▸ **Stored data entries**
####################

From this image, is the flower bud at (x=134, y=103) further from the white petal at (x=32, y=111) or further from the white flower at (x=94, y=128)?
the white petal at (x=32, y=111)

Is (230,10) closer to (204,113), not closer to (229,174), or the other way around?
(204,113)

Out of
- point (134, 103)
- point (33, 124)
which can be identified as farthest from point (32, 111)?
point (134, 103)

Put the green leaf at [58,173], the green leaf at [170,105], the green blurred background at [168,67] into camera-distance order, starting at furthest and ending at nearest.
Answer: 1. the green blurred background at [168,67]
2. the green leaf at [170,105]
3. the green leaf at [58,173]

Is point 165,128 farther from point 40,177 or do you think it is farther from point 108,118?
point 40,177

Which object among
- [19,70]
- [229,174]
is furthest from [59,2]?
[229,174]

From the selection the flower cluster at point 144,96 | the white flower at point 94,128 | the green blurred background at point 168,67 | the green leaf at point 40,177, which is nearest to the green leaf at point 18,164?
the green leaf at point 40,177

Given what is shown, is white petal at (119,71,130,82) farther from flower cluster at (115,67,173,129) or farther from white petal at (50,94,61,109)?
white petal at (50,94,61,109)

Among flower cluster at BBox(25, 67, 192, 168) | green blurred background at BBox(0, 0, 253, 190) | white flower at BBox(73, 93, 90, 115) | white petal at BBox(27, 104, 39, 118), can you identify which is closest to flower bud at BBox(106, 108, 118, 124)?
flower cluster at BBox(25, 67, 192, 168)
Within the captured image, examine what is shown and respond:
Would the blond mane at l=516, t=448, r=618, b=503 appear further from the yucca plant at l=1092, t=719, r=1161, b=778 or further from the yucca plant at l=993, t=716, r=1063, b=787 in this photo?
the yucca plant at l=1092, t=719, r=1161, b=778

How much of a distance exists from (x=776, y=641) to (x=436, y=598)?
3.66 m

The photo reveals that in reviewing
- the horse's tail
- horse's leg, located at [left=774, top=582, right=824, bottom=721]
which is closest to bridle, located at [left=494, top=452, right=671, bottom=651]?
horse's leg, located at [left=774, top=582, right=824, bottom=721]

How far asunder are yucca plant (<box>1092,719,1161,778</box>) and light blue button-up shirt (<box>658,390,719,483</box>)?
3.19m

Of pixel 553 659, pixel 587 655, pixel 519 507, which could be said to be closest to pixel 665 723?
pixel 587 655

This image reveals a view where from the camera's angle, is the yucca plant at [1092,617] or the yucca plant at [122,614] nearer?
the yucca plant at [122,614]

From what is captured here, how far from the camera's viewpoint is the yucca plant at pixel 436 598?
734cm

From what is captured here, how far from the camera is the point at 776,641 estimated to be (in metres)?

####################

▸ **Exercise**
Give the entries from the line containing "How far asunder" through the end of the entries as a Markdown table with the columns "Row" and "Line", leaving out blank lines.

▸ **Task response**
| Row | Line |
|---|---|
| 1 | How far asunder are yucca plant (<box>1092,719,1161,778</box>) and light blue button-up shirt (<box>658,390,719,483</box>)? |
| 2 | 3.19m |
| 3 | Of pixel 553 659, pixel 587 655, pixel 519 507, which could be said to be closest to pixel 665 723? |
| 4 | pixel 587 655 |
| 5 | This image reveals a view where from the camera's angle, is the yucca plant at [1092,617] or the yucca plant at [122,614] nearer? |
| 6 | the yucca plant at [122,614] |
| 7 | From what is captured here, how far from the camera's viewpoint is the yucca plant at pixel 436 598? |
| 8 | 734cm |
| 9 | From what is captured here, how far from the camera is the point at 776,641 estimated to be (in metres)? |